*WORK TO DO*
Reproduce the records verbatim, beginning with the line that contains "What distance keeps" and continuing through the last line of the records.

*STORED RECORDS*
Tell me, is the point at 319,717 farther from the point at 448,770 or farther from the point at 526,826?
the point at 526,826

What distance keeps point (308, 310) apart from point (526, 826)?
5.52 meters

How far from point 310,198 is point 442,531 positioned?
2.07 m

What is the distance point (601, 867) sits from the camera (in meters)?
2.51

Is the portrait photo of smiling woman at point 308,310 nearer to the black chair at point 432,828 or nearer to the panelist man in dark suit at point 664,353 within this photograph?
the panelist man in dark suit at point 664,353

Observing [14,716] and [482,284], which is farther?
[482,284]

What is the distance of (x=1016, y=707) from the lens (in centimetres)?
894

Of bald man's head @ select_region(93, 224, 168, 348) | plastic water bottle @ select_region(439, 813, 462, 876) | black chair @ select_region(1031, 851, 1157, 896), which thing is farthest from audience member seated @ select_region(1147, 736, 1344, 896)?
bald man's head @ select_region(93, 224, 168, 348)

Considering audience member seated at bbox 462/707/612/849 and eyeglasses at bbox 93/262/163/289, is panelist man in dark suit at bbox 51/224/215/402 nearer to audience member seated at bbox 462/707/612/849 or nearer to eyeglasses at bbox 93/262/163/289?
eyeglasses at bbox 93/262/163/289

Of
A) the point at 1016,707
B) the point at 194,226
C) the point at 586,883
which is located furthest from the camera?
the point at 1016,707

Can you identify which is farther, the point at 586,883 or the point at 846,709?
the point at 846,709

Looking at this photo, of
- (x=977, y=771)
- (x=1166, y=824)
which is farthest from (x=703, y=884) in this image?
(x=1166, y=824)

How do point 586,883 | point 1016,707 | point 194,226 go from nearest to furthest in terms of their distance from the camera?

*COMPLETE ANSWER*
What distance keeps point (308, 310) apart from point (526, 826)?
5.52 meters

How far from point 310,198 is point 442,531 positioned?
2.07 m

What is the distance point (601, 867) sits from the camera (in meters)?
2.51

Is the portrait photo of smiling woman at point 308,310 nearer to the black chair at point 432,828 or nearer to the panelist man in dark suit at point 664,353 within this photograph?
the panelist man in dark suit at point 664,353

Observing [14,716] and [482,284], which is farther?
[482,284]

What is the distance of (x=1016, y=707) from the lens (in centimetres)?
894

Of bald man's head @ select_region(93, 224, 168, 348) | plastic water bottle @ select_region(439, 813, 462, 876) | black chair @ select_region(1031, 851, 1157, 896), which thing is farthest from audience member seated @ select_region(1147, 736, 1344, 896)?
bald man's head @ select_region(93, 224, 168, 348)

Considering audience member seated at bbox 462/707/612/849 and eyeglasses at bbox 93/262/163/289, is panelist man in dark suit at bbox 51/224/215/402 nearer to audience member seated at bbox 462/707/612/849 or nearer to eyeglasses at bbox 93/262/163/289?
eyeglasses at bbox 93/262/163/289

Of
A) the point at 1016,707
B) the point at 194,226
C) the point at 586,883
which is located furthest from the camera?
the point at 1016,707

Can you identify which is farther, the point at 586,883 or the point at 846,709?
the point at 846,709

Looking at this photo, of
- (x=977, y=771)
- (x=1166, y=824)
which is farthest from (x=703, y=884) in this image?
(x=1166, y=824)

How do point 586,883 | point 1016,707 | point 194,226 go from nearest to furthest in terms of their distance from the camera?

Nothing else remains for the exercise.